Due to various delays (described in earlier articles), the building proceeded slowly in fits and starts. Money was appropriated as early as 1740 to obtain the wood for the outside clapboards and “good white pine for the inside work”. Clearing the site was done during 1742-43. It appears the building’s frame was erected in 1744, and ten window frames were on site; but then construction was put on hold for several years due to the Indian Wars. By 1749, little else had been done; the Proprietors were asked to consider whether to “speedily cover & finish the frame set up in sd Township some years since…or proceed to build a Meeting House wholly new…”
They voted in January 1749/50 to proceed to complete the Meeting House using the original timber frame, with the additional windows. It is not clear how they intended to add five feet to the length of the building. In some cases, towns expanded meeting houses by cutting the frame in the middle to add extra length to the middle bay. We don’t know if this is what they did or not.
But, we do know that in 1750 they “called” Rev. Adonijah Bidwell to be the First Minister of Township No. 1. The church was formed by eight members on September 25, 1750, and Rev. Bidwell was formally ordained as the minister on October 3, 1750.
By August 1751, the committee charged with completing the Meeting House—John Brewer, Ephraim Thomas, and Isaac Garfield—reported that they had “underpinned the Meeting House and enclosed ye outside & put up the window frames & hung ye doors & laid ye under floor.” In March 1753 it was voted to “make a Pulpit & a Ministerial Pew & make ye body seats & seal ye house up to ye bottom of ye windows & wholly glass ye house.”
There is no mention of the building ever being heated. People often brought their own “foot stoves” with coals or hot stones to keep their feet warm. In some puritan communities, it was considered a sign of their religious zeal to not be comfortable. A good sermon was supposed to keep them warm. And presumably, discussions at town meetings aroused similar heat?
By the end of 1753 or early 1754, the Meeting House was finally done… or at least enough to be used. Rev. Bidwell would have begun delivering his sermons inside the building. The church probably met at the meeting house site before that, or at the homes of one of the church members.
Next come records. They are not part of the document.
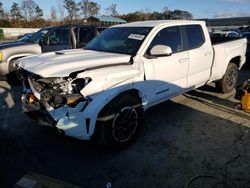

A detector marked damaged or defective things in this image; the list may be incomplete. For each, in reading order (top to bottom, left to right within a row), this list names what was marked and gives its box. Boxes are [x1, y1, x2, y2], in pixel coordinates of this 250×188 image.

crumpled hood [17, 49, 131, 78]
damaged front end [17, 69, 94, 140]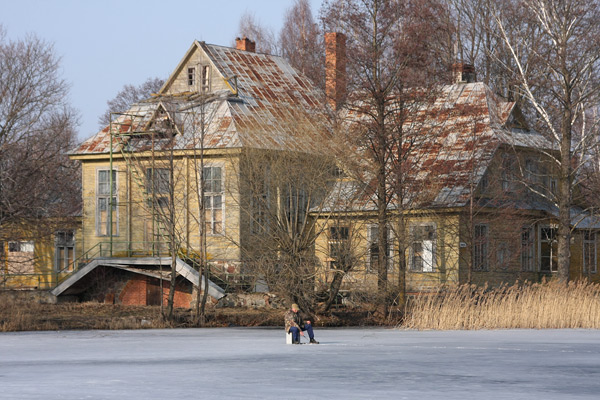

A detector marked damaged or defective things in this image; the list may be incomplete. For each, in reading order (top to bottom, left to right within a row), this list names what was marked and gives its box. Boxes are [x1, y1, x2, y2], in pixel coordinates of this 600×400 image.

broken window [96, 167, 117, 236]
broken window [203, 165, 224, 234]
broken window [55, 231, 74, 272]
broken window [410, 223, 434, 274]
broken window [520, 225, 536, 272]
broken window [580, 231, 596, 276]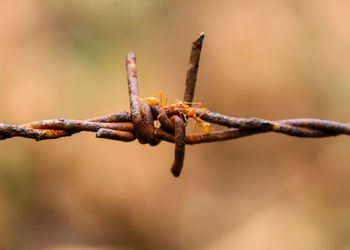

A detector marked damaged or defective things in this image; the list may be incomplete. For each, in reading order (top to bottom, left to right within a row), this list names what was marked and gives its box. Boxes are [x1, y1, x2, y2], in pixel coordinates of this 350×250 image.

rusty barbed wire [0, 33, 350, 178]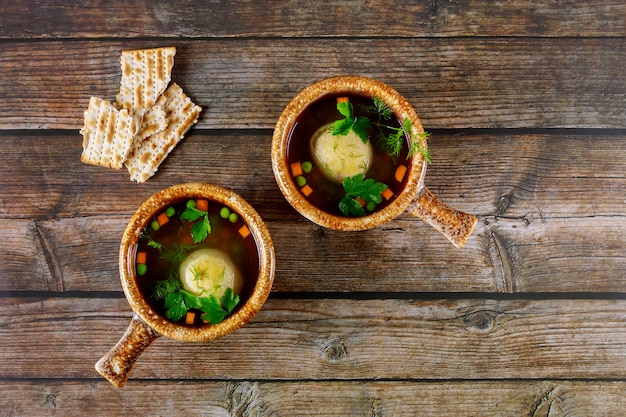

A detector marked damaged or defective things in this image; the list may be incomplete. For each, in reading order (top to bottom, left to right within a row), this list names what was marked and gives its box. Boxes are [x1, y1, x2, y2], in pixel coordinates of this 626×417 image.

broken matzo piece [115, 47, 174, 118]
broken matzo piece [79, 96, 136, 168]
broken matzo piece [123, 83, 199, 182]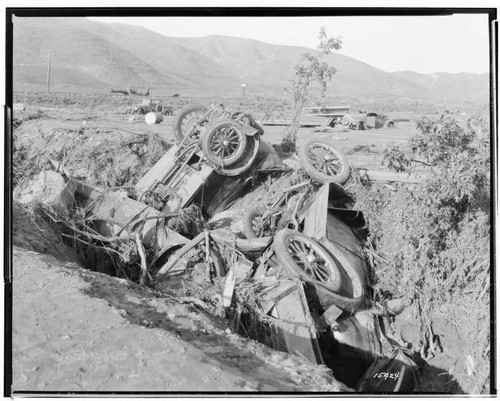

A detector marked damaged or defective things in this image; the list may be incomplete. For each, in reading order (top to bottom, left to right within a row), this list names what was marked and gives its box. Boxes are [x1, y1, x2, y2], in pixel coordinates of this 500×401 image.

overturned vehicle [57, 102, 418, 390]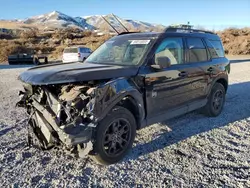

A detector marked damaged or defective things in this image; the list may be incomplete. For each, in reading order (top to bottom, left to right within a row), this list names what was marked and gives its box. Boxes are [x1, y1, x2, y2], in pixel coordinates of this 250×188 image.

crumpled hood [18, 61, 140, 85]
front bumper damage [16, 84, 96, 158]
damaged front end [16, 82, 98, 157]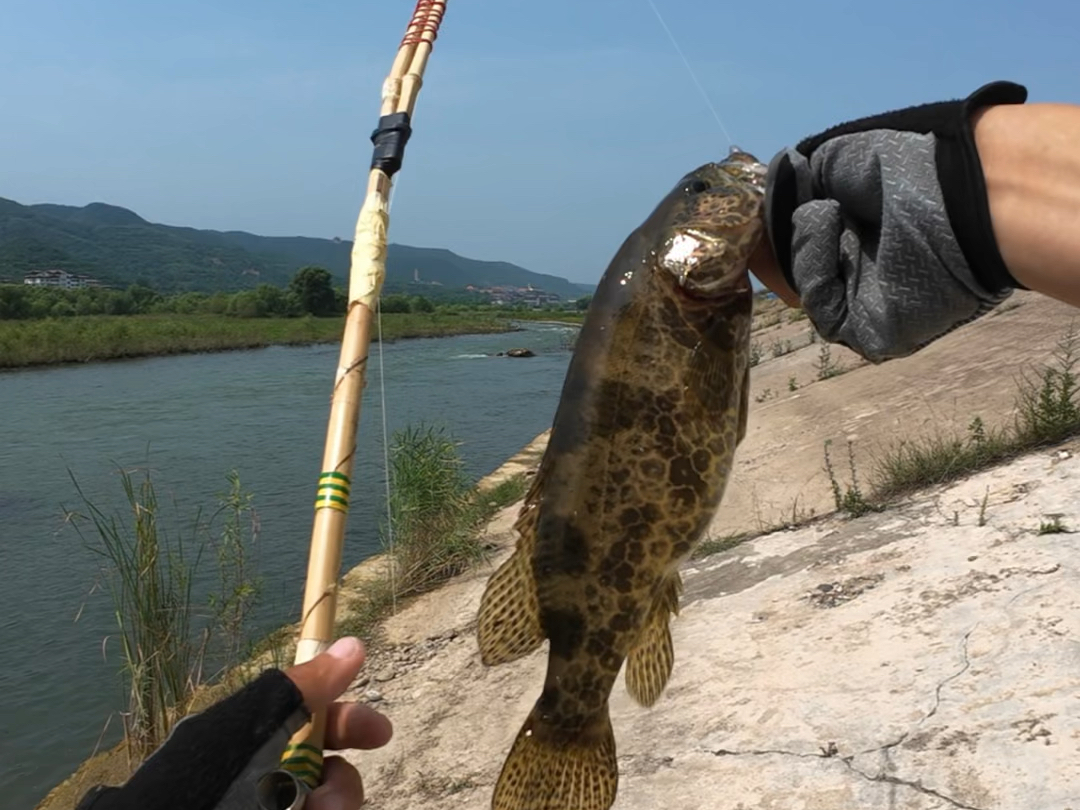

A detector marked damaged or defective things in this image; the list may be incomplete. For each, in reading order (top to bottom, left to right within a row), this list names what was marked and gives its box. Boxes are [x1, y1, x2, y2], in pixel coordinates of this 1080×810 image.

crack in concrete [708, 630, 989, 810]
And on “Monday ye fourth day of Febry 1754 at one of ye Clock in ye afternoon,” the first Proprietors’ Meeting was held in the Meeting House.
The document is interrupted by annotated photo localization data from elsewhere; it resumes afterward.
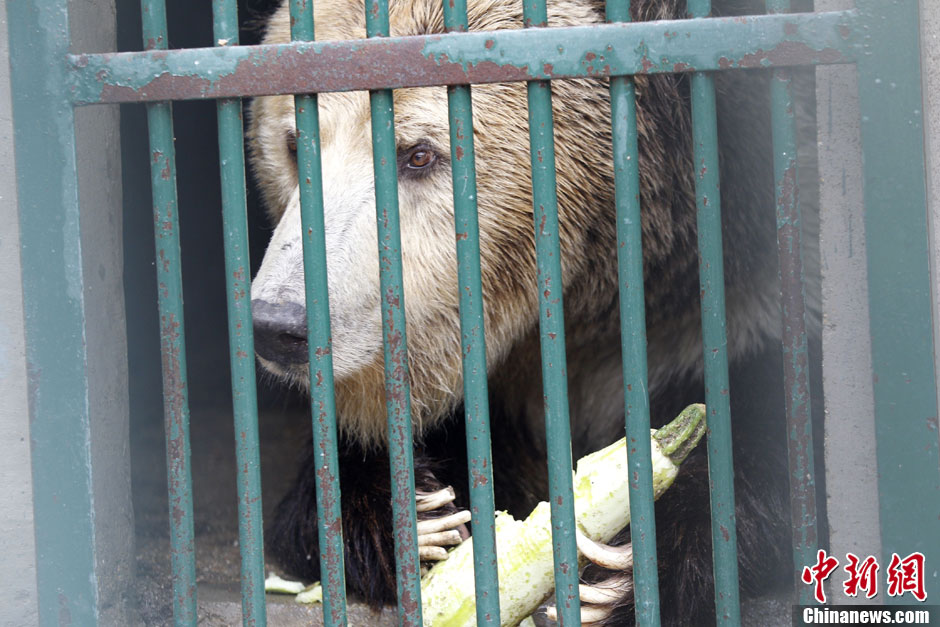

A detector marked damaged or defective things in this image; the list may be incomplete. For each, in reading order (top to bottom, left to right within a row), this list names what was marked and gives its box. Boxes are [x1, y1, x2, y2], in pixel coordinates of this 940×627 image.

rusty metal bar [211, 0, 266, 624]
rusty metal bar [288, 0, 350, 624]
rusty metal bar [366, 0, 424, 624]
rusty metal bar [70, 10, 856, 104]
peeling paint on bar [70, 10, 856, 104]
rusty metal bar [768, 0, 820, 604]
We can only imagine how cold it must have been in the unheated building that was only partly “sealed” sitting on top of a windy hill. These were hardy folk, but they complained for decades about how cold and drafty the meeting house was, and subsequent Proprietors’ Meetings were often adjourned after an hour or so and reconvened in Rev. Bidwell’s parlor, or Chadwick’s Inn, Jackson’s Inn, or another nearby house.